ISLAMABAD: The Federal Board of Revenue (FBR) is mulling options to reduce the duty on mobile phones in the federal budget for the fiscal year 2023-24 — which is expected to be unveiled on June 9 — keeping in view the suggestions of Pakistan Mobile Phone Traders, The News reported Monday.

Previously, the government was obliged to raise the duty on mobile phones by 100% to 150%, and resultantly, only Rs5 billion to Rs10 billion were being deposited in the national exchequer instead of Rs85 billion.

The number of mobile phone users in Pakistan has exceeded 186.9 million. 

In order to cope with the financial crisis of the current financial year, in the new budget, a proposal for a conspicuous reduction in the rates of duties on cellular phones is under consideration, which is about 100% to 150% at present on small and big mobile phones. 

The mobile industry is on the brink of collapse due to an increase in taxes. It not only affected traders but also made the life of millions of people difficult to earn a livelihood.

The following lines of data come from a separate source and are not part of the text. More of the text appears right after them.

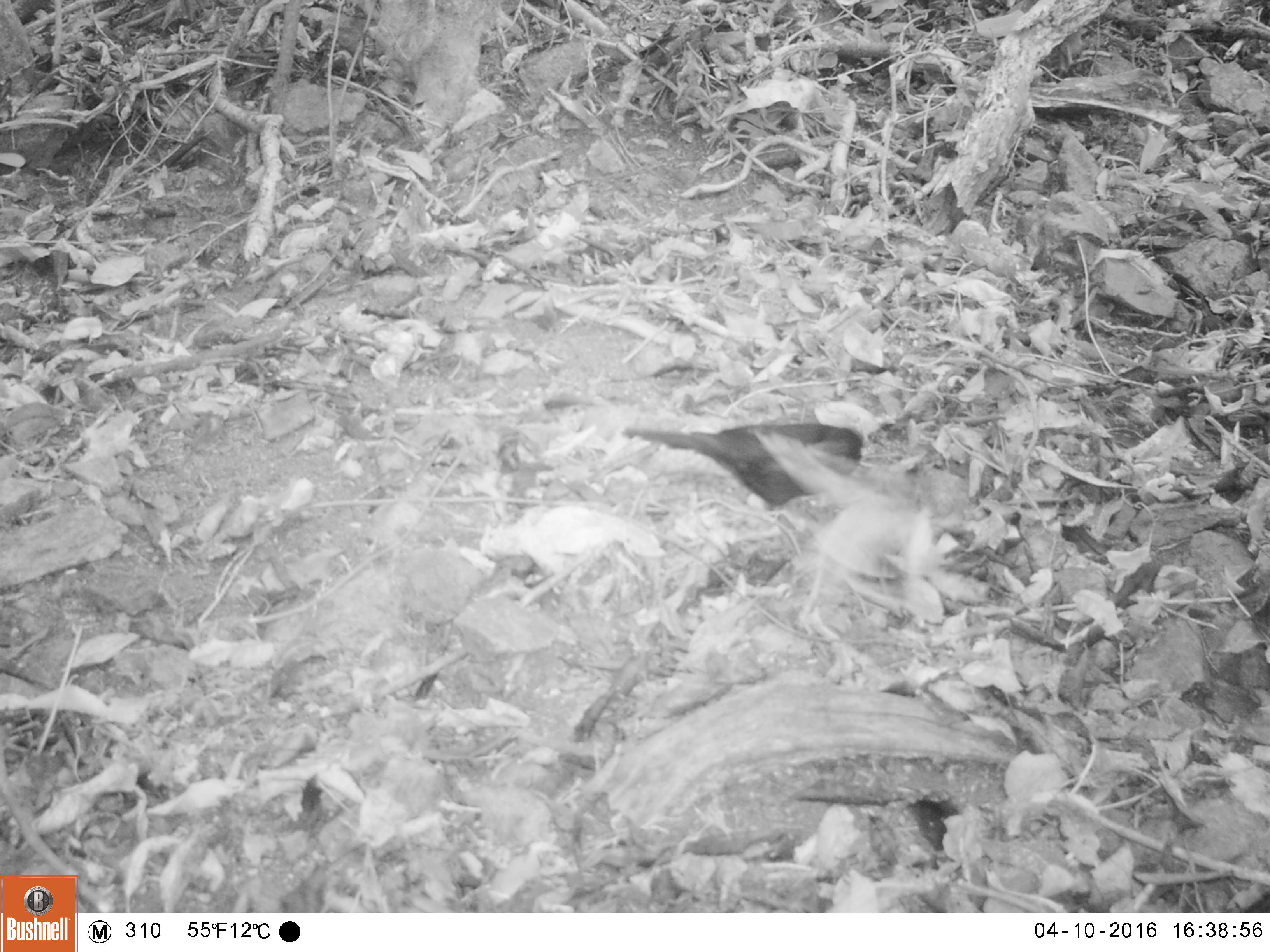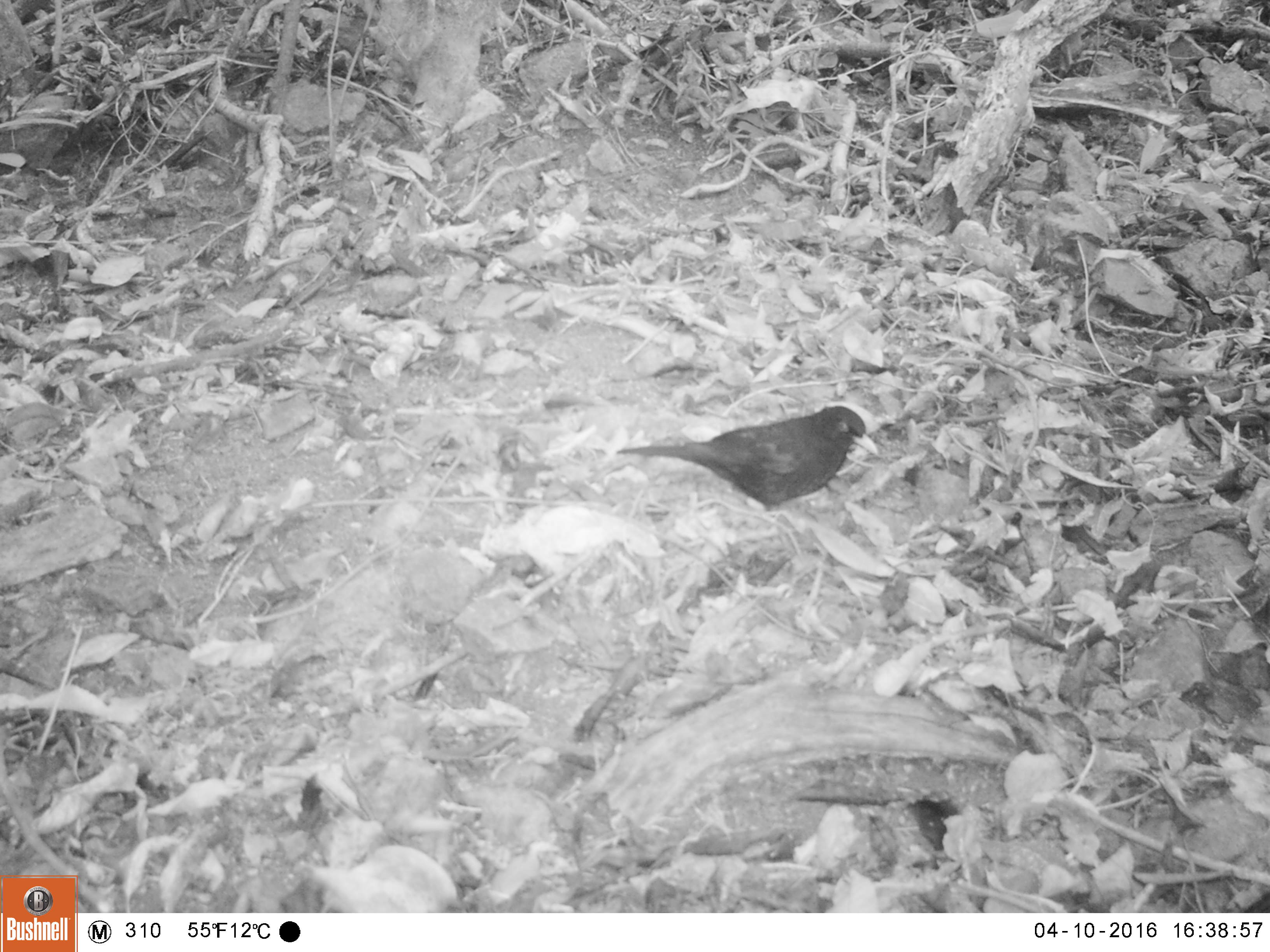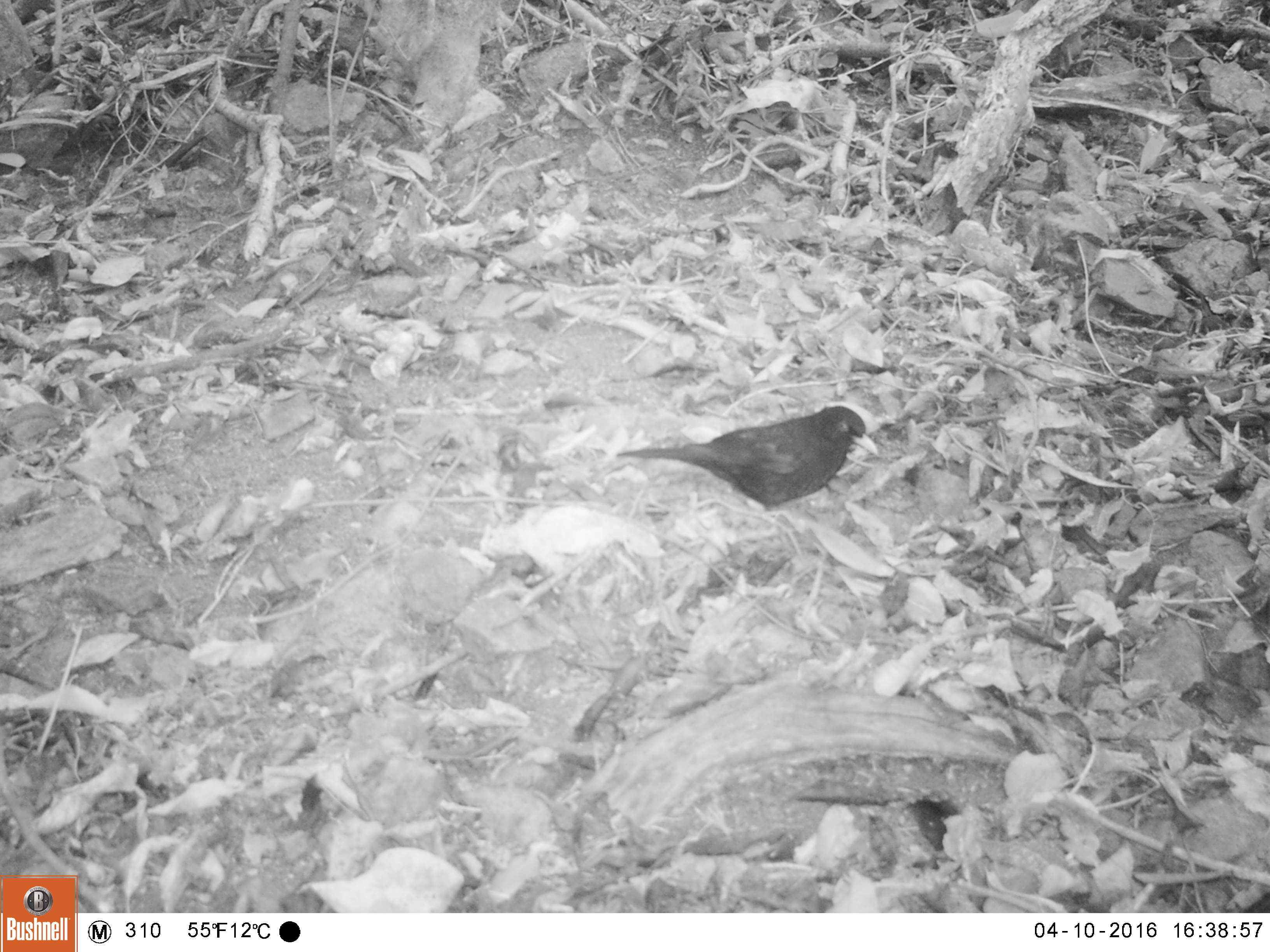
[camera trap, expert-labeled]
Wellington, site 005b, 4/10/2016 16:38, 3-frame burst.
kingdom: Animalia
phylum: Chordata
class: Aves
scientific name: Aves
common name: bird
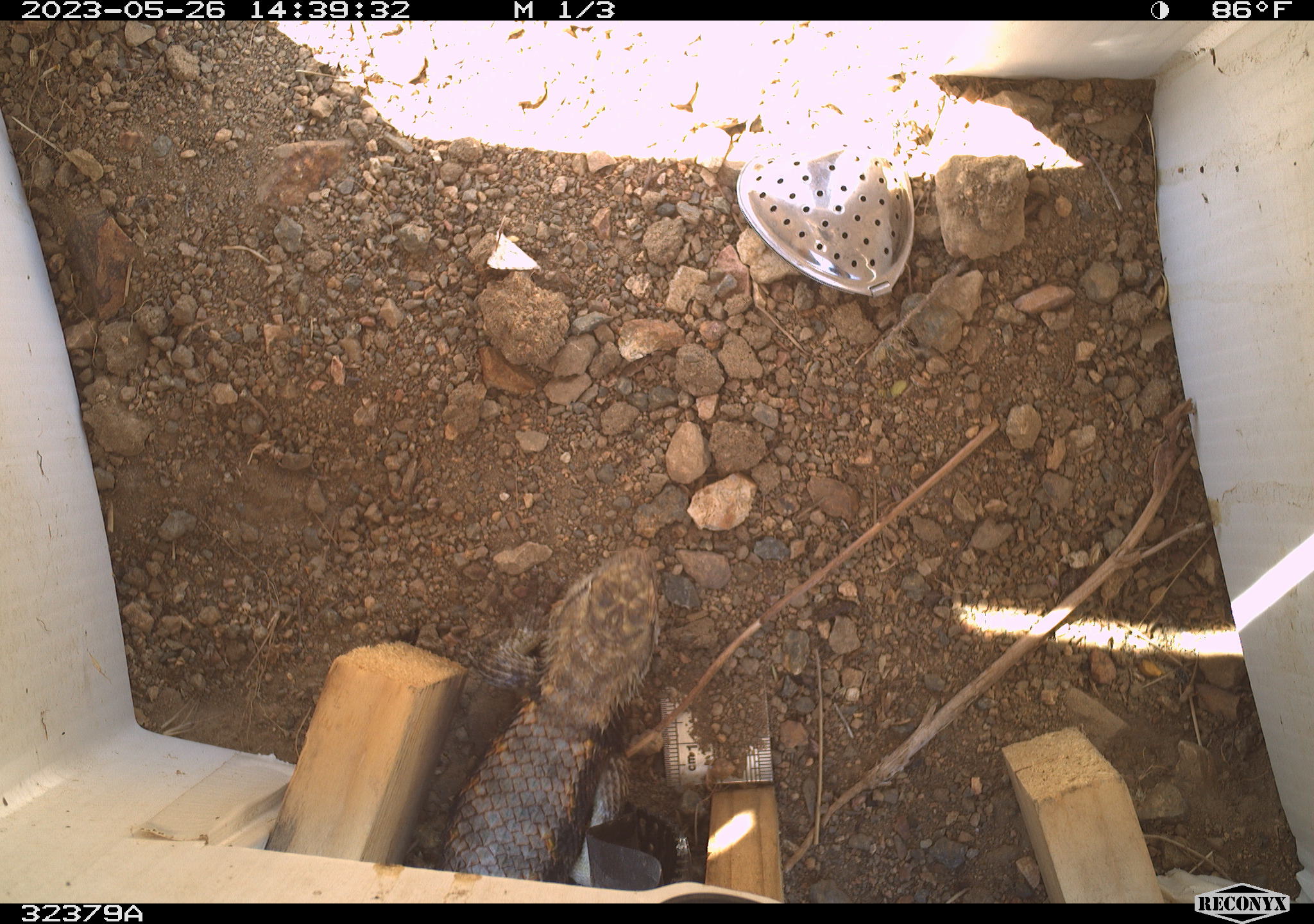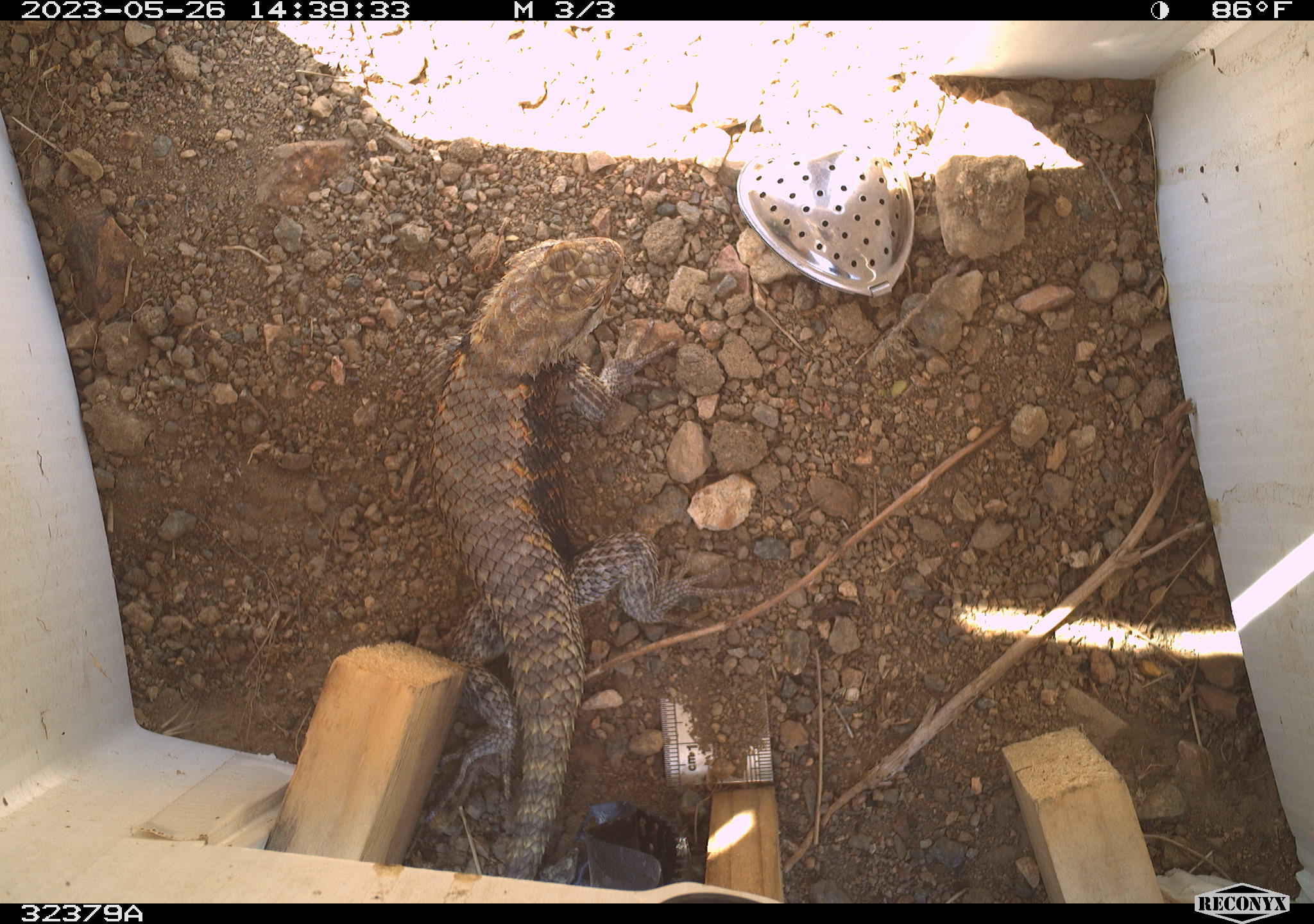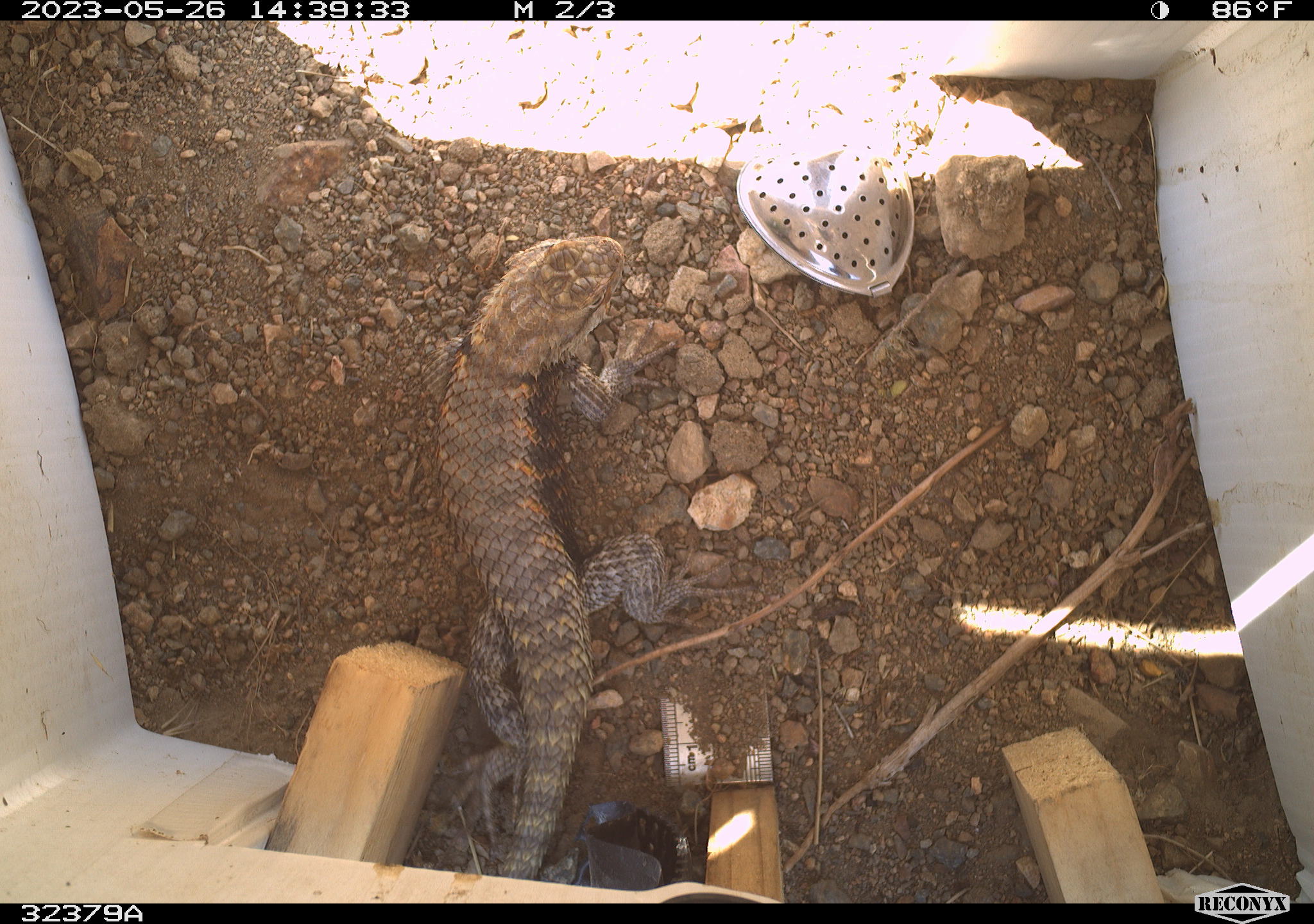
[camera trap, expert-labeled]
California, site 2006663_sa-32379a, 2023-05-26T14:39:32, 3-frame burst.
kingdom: Animalia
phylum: Chordata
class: Reptilia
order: Squamata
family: Phrynosomatidae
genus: Sceloporus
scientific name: Sceloporus uniformis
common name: yellow-backed spiny lizard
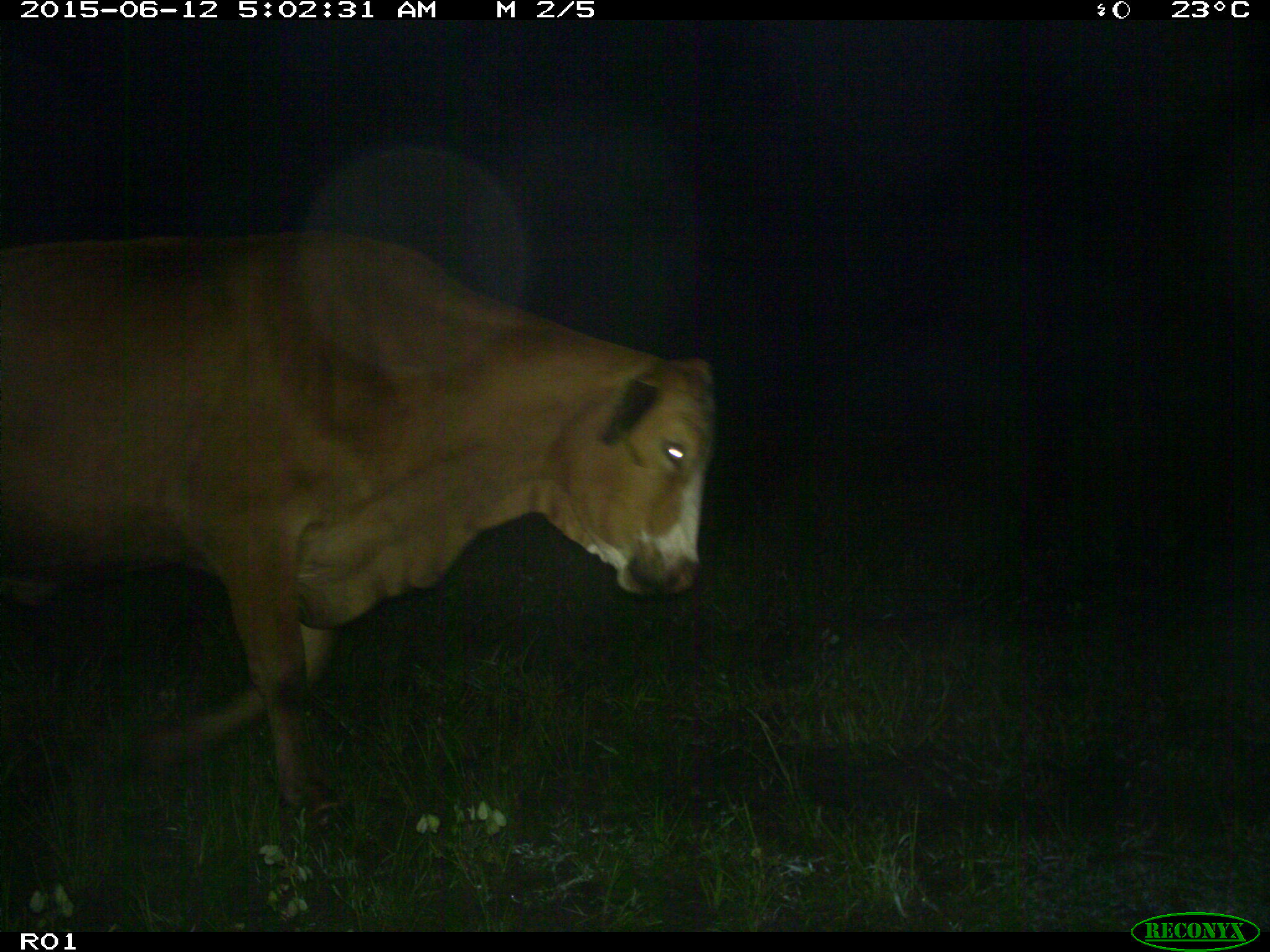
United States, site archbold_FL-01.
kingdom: Animalia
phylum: Chordata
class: Mammalia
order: Artiodactyla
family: Bovidae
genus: Bos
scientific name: Bos taurus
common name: domestic cow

It has been learnt that a delegation of the Mobile Phones Traders Association has given recommendations to Finance Minister Ishaq Dar and other senior officials. 

The delegation ensured that efforts would be made to include the recommendations in the budget. These proposals and recommendations are being reviewed to make them a part of the new budget.

It has been learnt that a 75% duty was imposed on cellular phones in Pakistan as compared to other countries of the region like Singapore, Bangladesh and Turkey where it is not at that level. That is the reason people are using smartphones without paying duties in connivance with FBR.

The additional 100% to 150% duty on cell phones has made it out of reach of the poor, labourers, daily wagers, students, professionals, the lawyer community, and civil society. 

All Pakistan Mobile Phones Traders Association General Secretary Munir Beg Mirza said that due to the ban on the import of used mobile phones, smuggling has increased to give favour to a few companies. 

Also, people are using smartphones illegally without paying heavy taxes to enjoy all functions of smartphones, which is inflicting a loss on the national kitty.

He said that not only every consumer would pay tax but also the government would get Rs100 billion instead of Rs5 billion on phones if an appropriate duty was imposed in the new financial year.